» Given request
What follows is a set of records; restate each one word for word and drop the pictures.

* * * *

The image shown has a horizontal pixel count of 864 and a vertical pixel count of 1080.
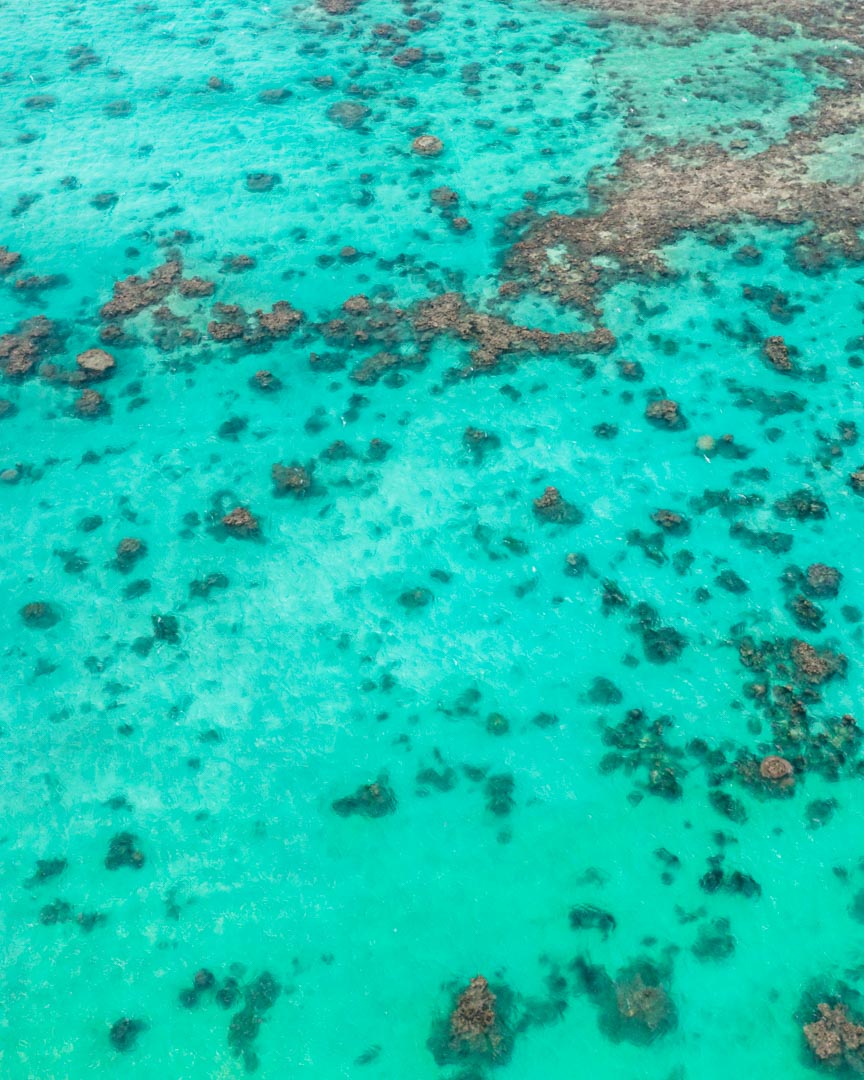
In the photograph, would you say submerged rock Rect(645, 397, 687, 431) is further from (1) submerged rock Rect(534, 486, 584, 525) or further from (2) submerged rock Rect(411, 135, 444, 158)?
(2) submerged rock Rect(411, 135, 444, 158)

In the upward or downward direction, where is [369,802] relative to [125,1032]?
upward

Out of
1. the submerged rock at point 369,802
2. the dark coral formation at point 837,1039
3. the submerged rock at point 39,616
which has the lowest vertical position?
the dark coral formation at point 837,1039

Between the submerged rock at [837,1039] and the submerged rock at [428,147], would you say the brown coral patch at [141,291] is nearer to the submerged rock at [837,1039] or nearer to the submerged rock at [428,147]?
the submerged rock at [428,147]

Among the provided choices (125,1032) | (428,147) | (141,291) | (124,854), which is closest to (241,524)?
(124,854)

* * * *

» Correct response
The image shown has a horizontal pixel count of 864 and a vertical pixel count of 1080.
In the photograph, would you say submerged rock Rect(645, 397, 687, 431) is further from (1) submerged rock Rect(534, 486, 584, 525) or further from (2) submerged rock Rect(411, 135, 444, 158)?
(2) submerged rock Rect(411, 135, 444, 158)

In the upward or downward direction, where is [369,802] relative to [125,1032]?
upward

Out of
1. the submerged rock at point 369,802
2. the dark coral formation at point 837,1039
3. the submerged rock at point 39,616
which has the lowest vertical position?
the dark coral formation at point 837,1039

Between the submerged rock at [837,1039] and the submerged rock at [428,147], would you say the brown coral patch at [141,291] is nearer to the submerged rock at [837,1039] or nearer to the submerged rock at [428,147]?
the submerged rock at [428,147]

Among the provided choices (125,1032) | (428,147) | (141,291) | (124,854), which is closest to (241,524)?
(124,854)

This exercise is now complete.